A vida é mesmo cíclica. Isso renova em mim a vontade de viver e de superar os momentos de agora, pois só assim saberei e terei a possibilidade de usufruir os próximos, sejam nesta ou noutras dimensões.

Há 17 anos atrás ganhei uma tela grande de Zilá, uma amizade irmanada. Lembro-me que naquele momento fiquei muito feliz e empolgado com o presente. A época morava a trabalho em na cidade de São Paulo/SP. Guardei aquele belo presente e pensei, "não tenho onde colocar, um dia eu emolduro este quadro"

De fato até agora nunca tinha tido uma casa para chamar de minha. Sou assim mesmo desapegado. Moro em qualquer lugar (parece a letra da música "Pais e Filhos" do Renato Russo, 1992). Sempre dividindo com alguém, seja casa, kits, apartamentos, etc. Mas sou muito feliz.

O tempo passou e em agosto desse ano de 2017 - 17 anos depois, ganhei duas pequenas telas na técnica batik, trazidas de Moçambique pelo Tata Kibuku Mugongo.

Amei as telas!

Como agora moro em um barraco no cerrado, numa área irregular e poeirenta (ou lamacenta), mas me sinto em casa, e considerando que posso furar as paredes e pendurar o que eu quiser etc... Empolguei-me em emoldurá-las.

__Registros__.
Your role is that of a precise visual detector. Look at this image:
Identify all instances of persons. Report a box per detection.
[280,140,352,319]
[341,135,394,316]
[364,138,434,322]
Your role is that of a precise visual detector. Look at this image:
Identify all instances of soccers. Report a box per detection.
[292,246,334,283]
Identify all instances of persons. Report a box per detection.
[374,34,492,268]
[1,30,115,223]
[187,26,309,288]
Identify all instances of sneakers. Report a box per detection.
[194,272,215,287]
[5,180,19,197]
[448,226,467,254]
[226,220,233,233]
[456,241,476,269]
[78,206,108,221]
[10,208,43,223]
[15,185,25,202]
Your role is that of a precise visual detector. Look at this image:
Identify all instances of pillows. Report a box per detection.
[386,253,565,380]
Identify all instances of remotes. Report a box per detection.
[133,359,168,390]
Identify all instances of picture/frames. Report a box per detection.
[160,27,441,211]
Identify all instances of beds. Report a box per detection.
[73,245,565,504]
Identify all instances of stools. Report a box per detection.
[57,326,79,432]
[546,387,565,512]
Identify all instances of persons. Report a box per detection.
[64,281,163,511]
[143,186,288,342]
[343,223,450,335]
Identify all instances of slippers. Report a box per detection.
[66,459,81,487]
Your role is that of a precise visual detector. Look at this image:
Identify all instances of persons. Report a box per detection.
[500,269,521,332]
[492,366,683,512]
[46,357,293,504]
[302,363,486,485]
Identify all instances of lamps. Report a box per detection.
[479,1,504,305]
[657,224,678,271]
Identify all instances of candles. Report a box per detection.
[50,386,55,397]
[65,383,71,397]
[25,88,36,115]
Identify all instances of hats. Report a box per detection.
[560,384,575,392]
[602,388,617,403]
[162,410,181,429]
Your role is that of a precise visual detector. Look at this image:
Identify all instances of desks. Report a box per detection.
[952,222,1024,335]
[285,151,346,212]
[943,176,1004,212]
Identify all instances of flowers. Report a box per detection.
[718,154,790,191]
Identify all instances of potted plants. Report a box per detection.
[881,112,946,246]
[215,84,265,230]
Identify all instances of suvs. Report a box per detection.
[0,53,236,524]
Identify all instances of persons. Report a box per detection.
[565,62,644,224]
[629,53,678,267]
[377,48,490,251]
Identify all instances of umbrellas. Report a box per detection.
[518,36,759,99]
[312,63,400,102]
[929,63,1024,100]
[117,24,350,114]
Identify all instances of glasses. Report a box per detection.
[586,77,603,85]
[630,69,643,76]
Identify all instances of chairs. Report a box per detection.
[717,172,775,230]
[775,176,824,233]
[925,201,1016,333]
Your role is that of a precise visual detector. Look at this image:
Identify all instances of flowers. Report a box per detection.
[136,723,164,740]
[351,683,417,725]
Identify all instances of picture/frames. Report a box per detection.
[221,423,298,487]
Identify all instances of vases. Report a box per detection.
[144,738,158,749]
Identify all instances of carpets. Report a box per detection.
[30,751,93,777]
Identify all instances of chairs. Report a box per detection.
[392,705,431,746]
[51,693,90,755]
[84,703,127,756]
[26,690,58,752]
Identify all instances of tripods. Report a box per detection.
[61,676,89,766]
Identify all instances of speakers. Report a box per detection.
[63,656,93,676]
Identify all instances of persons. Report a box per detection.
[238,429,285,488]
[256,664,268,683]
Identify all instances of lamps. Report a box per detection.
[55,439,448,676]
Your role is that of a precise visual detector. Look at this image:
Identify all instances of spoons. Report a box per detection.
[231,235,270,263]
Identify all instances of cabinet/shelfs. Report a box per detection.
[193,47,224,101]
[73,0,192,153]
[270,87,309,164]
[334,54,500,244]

__Requisitos da tarefa__. Liste todas as pessoas citadas pelo nome no texto para leitura.

__Resposta completa__. Zilá; Renato Russo; Tata Kibuku Mugongo.